The company's long-term targets are to increase top-line revenue organically 20% per year, Mr. Bergman said.
But it also expects revenue growth of 35% to 39% this year, compared with 2013, exceeding its long-term projection due to a full year of revenue from the Prudential Wealth Management Solutions acquisition.
The company also has a strong balance sheet of $50 million in cash and no debt, putting it in position for further acquisitions.
Indeed, Envestnet will likely benefit as the investment advice industry continues to fragment and brokers move away from Wall Street firms to become independent investment advisers or affiliate with independent broker-dealers.
'PURE PLAY'
“We view Envestnet as a pure play on the growth in the independent financial adviser space, one of the fastest-growing areas in the financial services industry,” Alex Kramm, an analyst with UBS AG, wrote last year. “The independent adviser space has benefited from a secular trend of retail investors' increasingly seeking financial advice and advisers' breaking away from large wirehouses to become independent.”
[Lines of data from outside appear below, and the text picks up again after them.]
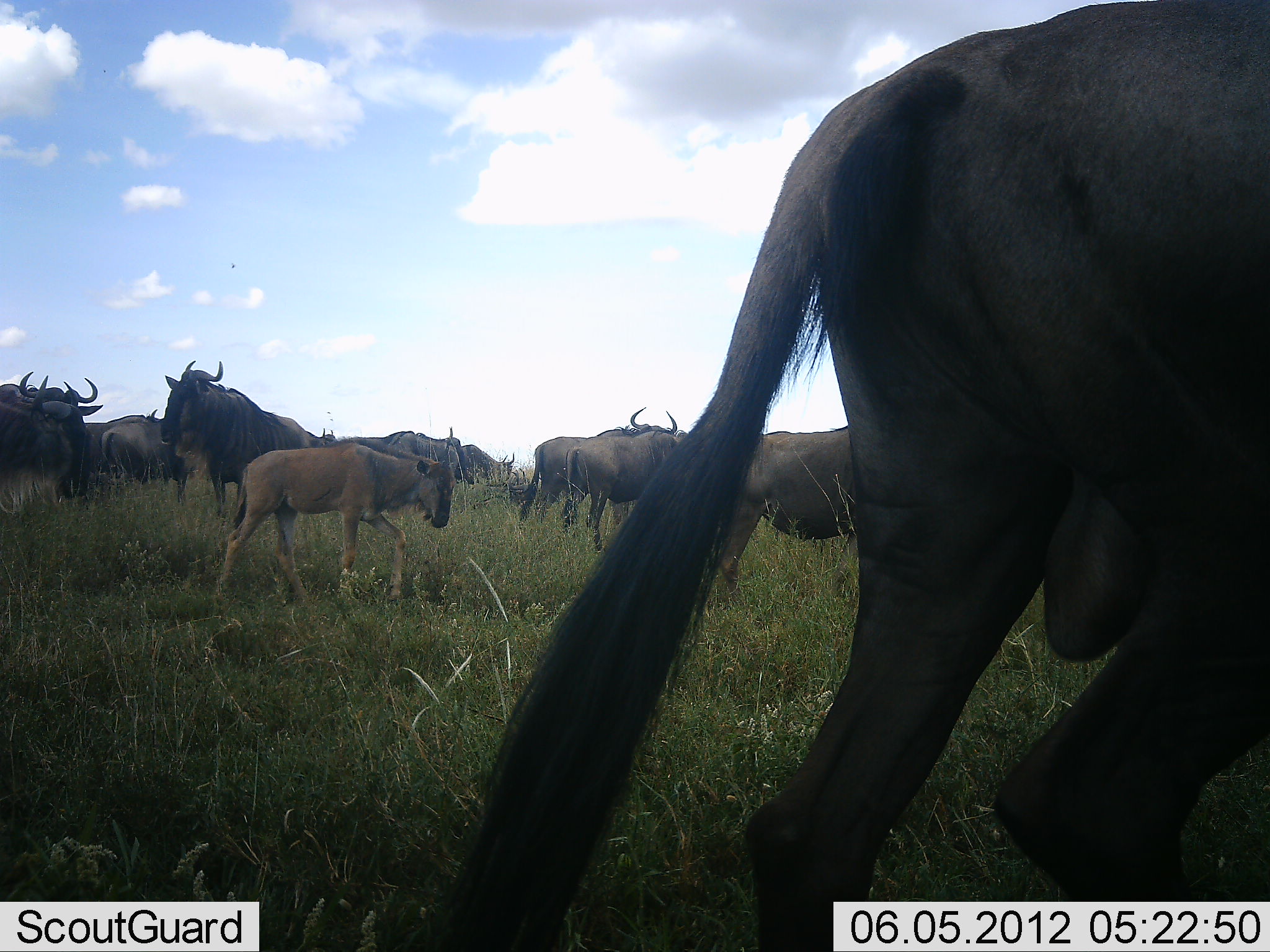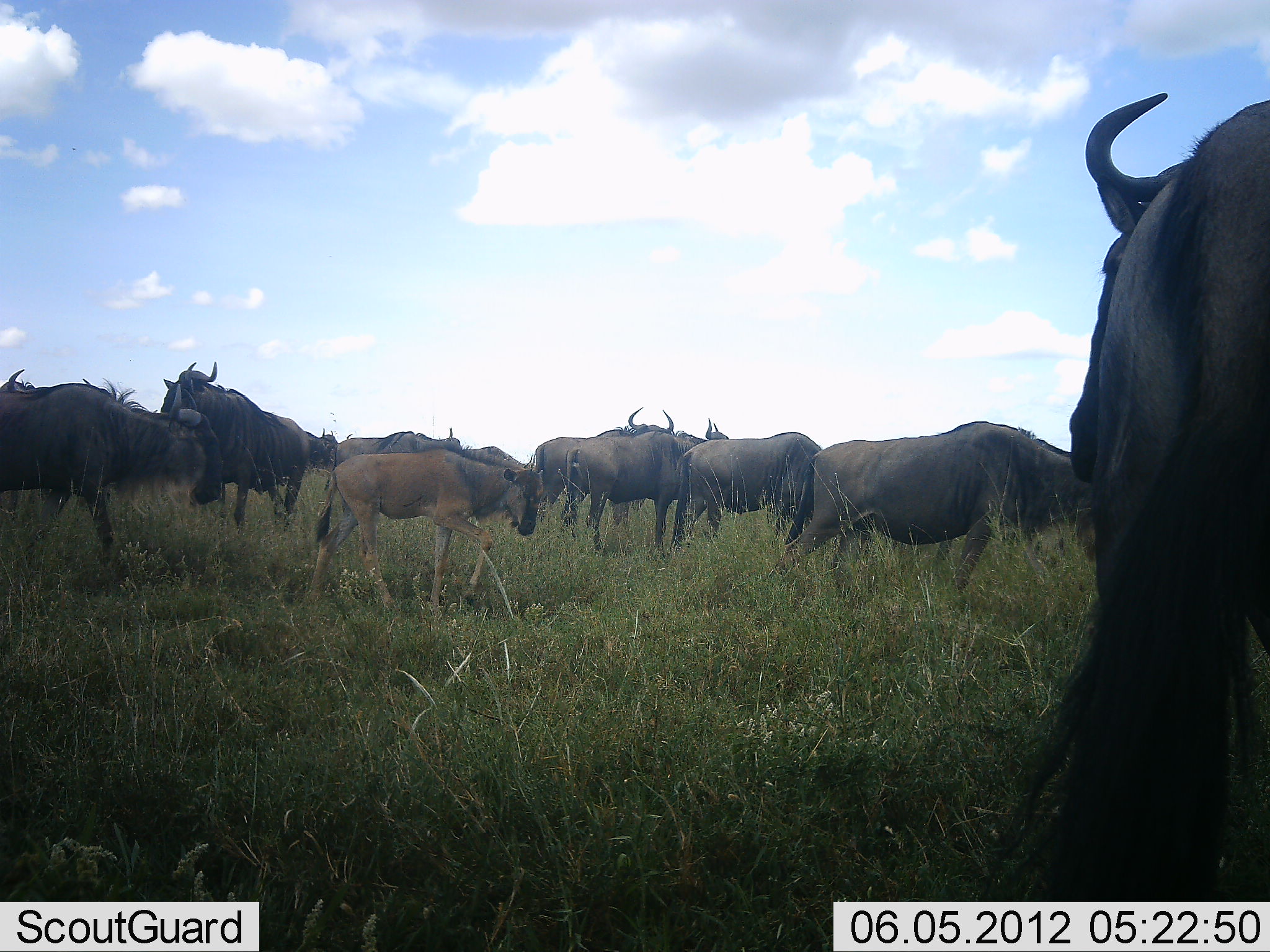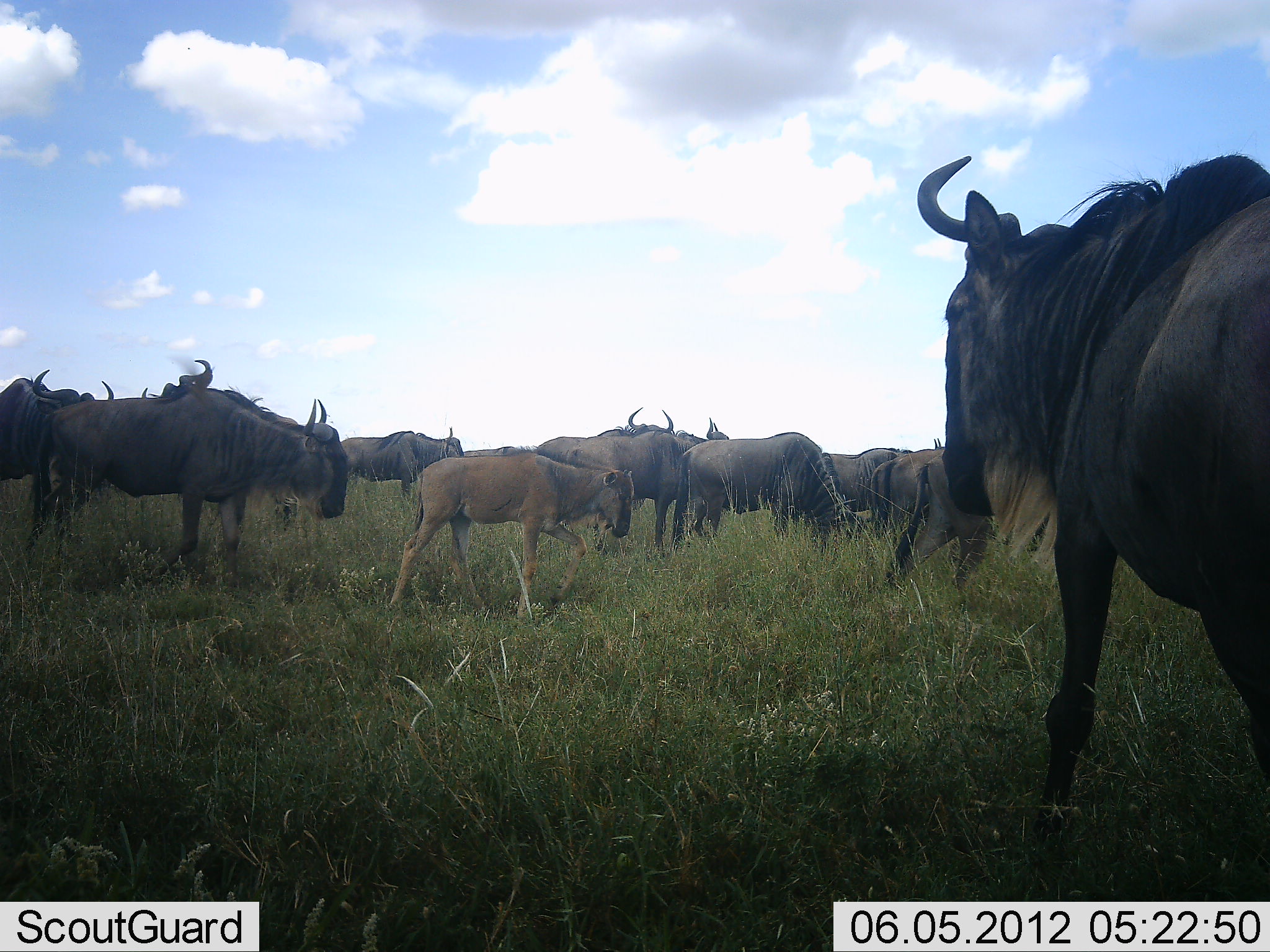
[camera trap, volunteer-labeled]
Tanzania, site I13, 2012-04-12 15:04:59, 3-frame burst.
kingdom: Animalia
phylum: Chordata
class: Mammalia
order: Artiodactyla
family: Bovidae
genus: Connochaetes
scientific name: Connochaetes taurinus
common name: blue wildebeest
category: wildebeest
Wildebeest (blue wildebeest) (Connochaetes taurinus), count 11-50. Behavior (volunteer vote fractions): standing 83%, resting 4%, moving 70%, interacting 0%. Young present (vote fraction): 83%. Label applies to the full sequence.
Those advisers are looking for a partner to take care of back-office functions such as record keeping and account statements or help in managing their clients' money.
Envestnet does both.
Administration services can cost 2 to 4 basis points of assets, while money management costs 30 to 40, said Craig Richard, co-portfolio manager of the Buffalo Emerging Opportunities Fund, which has $566 million in assets.
Combined with the Buffalo Small Cap Fund, the two mutual funds own close to 1.5% of Envestnet's outstanding shares.
'FOOT IN THE DOOR'
“The strategy is to get their foot in the door with advisers and then grow the business with the number of applications the adviser will take on,” Mr. Richard said.
On average, Envestnet generates 15 to 17 basis points of revenue from its combined assets under management and assets under administration, he said.
Combined, those assets total $178 billion of the company's $537 billion total platform assets, which include licensing assets.
However, assets under administration and assets under management account for 80% of the company's revenue, Mr. Richard said.
“There's tremendous scale and leverage in the model,” he said.
The company's earnings before interest, tax, depreciation and amortization margin divided by total revenue is in the mid-teens.
That could ramp up to 30%, Mr. Richard said.
“Coming out of the [initial public offering], a few quarters were disappointing, and earnings growth lagged” at Envestnet, Mr. Richard said.
“But in the last year, investors see the potential for leverage and growth,” he said. “The sentiment around the name has improved a lot.